Extrait choisi ::
Le conseil municipal de Brazzaville élira le 22 mai son nouveau président, donc le maire de Brazzaville qui mettra fin à l’intérimaire qui y règne depuis des mois. Capitale à mille et un défis, Brazzaville, avec plus de deux millions d’âmes, mérite une gouvernance rigoureuse et pragmatique, portée par les citoyens dont plus de la moitié vit dans une extrême précarité.
Les états-majors politiques sont depuis quelques jours en ébullition pour prendre la tête de la mairie centrale. Le Parti congolais du travail (PCT, au pouvoir) contrôle plus de la moitié des conseillers municipaux. Ces derniers constituent le corps électoral, car c’est une élection à suffrages indirects. Le PCT peut donc se taper le luxe de se redonner un nouveau maire, après la chute de Roger Christian Okemba, mis en minorité par ses collègues puis démis de ses fonctions pour des faits de détournements de fonds publics.
Il est presque impossible de ravir la mairie de Brazzaville au principal parti de la majorité présidentielle. A moins d’une alliance politique fortuite et in extremis, le PCT qui cherche toujours à caser la majorité de ses cadres ne se donnera pas de la peine pour ce retour.
Mais pendant que ce show politique commence à envahir les réseaux sociaux, sur le plan social, Brazzaville regorge d’énormes défis. Les citoyens font face ces dernières années à de graves problèmes d’assainissement et de canalisation de la ville, ayant provoqué des inondations, des glissements de terrains et des érosions. Brazza-la-Verte n’est plus qu’un nom historique.
La présence de la société de nettoyage Averda est un grand soulagement pour de nombreux citoyens, notamment ceux qui habitent le centre-ville et les quartiers à voie bitumée. Mais les autres parties de la ville sont dans la saleté, les tas d’immondices poussent dans chaque carrefour, ou des espaces publics non encore mis en valeur. Les caniveaux, les rivières Mfoa et Madoukou Tsiekele ne sont pas régulièrement curés, laissant le centre-ville dans un état piteux d’une ville sans maire.

Consigne ::
Reproduisez à l'identique, du premier au dernier mot, le texte sur l'élection du maire de Brazzaville.

Questions spatiales liées aux images ::
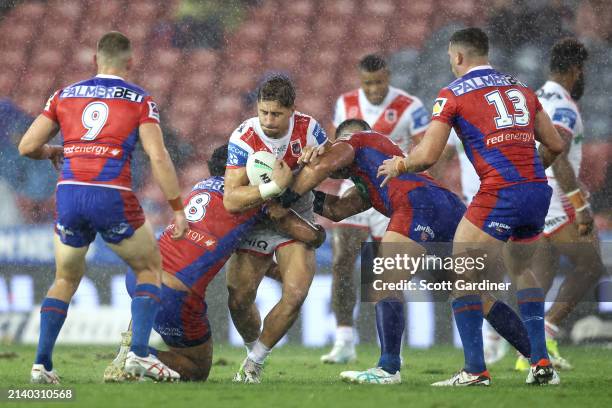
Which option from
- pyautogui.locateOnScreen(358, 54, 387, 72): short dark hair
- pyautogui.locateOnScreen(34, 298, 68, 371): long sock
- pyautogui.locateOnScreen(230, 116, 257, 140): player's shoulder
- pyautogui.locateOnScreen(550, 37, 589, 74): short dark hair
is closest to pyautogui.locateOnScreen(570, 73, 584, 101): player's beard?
pyautogui.locateOnScreen(550, 37, 589, 74): short dark hair

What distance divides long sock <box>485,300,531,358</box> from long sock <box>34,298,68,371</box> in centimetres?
242

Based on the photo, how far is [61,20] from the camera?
1339cm

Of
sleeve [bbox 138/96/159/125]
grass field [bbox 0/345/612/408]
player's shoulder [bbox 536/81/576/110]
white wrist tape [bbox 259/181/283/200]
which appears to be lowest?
grass field [bbox 0/345/612/408]

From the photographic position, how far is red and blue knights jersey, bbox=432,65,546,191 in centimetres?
622

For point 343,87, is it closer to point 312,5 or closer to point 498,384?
point 312,5

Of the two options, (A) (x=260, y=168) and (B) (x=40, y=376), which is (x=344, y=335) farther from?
(B) (x=40, y=376)

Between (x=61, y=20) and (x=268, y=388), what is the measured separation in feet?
27.9

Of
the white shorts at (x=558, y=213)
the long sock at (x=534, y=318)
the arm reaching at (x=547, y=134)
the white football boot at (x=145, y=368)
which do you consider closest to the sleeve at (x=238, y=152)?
the white football boot at (x=145, y=368)

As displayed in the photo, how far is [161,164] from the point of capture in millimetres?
6023

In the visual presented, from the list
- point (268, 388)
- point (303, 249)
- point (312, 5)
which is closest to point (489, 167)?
point (303, 249)

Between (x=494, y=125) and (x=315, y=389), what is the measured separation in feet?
5.76

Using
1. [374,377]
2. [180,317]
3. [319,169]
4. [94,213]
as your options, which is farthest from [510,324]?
[94,213]

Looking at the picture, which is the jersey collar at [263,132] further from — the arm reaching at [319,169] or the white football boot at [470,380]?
the white football boot at [470,380]

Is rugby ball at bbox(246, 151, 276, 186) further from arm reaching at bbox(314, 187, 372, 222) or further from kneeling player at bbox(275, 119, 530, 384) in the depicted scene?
arm reaching at bbox(314, 187, 372, 222)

Réponse ::
Le conseil municipal de Brazzaville élira le 22 mai son nouveau président, donc le maire de Brazzaville qui mettra fin à l’intérimaire qui y règne depuis des mois. Capitale à mille et un défis, Brazzaville, avec plus de deux millions d’âmes, mérite une gouvernance rigoureuse et pragmatique, portée par les citoyens dont plus de la moitié vit dans une extrême précarité.
Les états-majors politiques sont depuis quelques jours en ébullition pour prendre la tête de la mairie centrale. Le Parti congolais du travail (PCT, au pouvoir) contrôle plus de la moitié des conseillers municipaux. Ces derniers constituent le corps électoral, car c’est une élection à suffrages indirects. Le PCT peut donc se taper le luxe de se redonner un nouveau maire, après la chute de Roger Christian Okemba, mis en minorité par ses collègues puis démis de ses fonctions pour des faits de détournements de fonds publics.
Il est presque impossible de ravir la mairie de Brazzaville au principal parti de la majorité présidentielle. A moins d’une alliance politique fortuite et in extremis, le PCT qui cherche toujours à caser la majorité de ses cadres ne se donnera pas de la peine pour ce retour.
Mais pendant que ce show politique commence à envahir les réseaux sociaux, sur le plan social, Brazzaville regorge d’énormes défis. Les citoyens font face ces dernières années à de graves problèmes d’assainissement et de canalisation de la ville, ayant provoqué des inondations, des glissements de terrains et des érosions. Brazza-la-Verte n’est plus qu’un nom historique.
La présence de la société de nettoyage Averda est un grand soulagement pour de nombreux citoyens, notamment ceux qui habitent le centre-ville et les quartiers à voie bitumée. Mais les autres parties de la ville sont dans la saleté, les tas d’immondices poussent dans chaque carrefour, ou des espaces publics non encore mis en valeur. Les caniveaux, les rivières Mfoa et Madoukou Tsiekele ne sont pas régulièrement curés, laissant le centre-ville dans un état piteux d’une ville sans maire.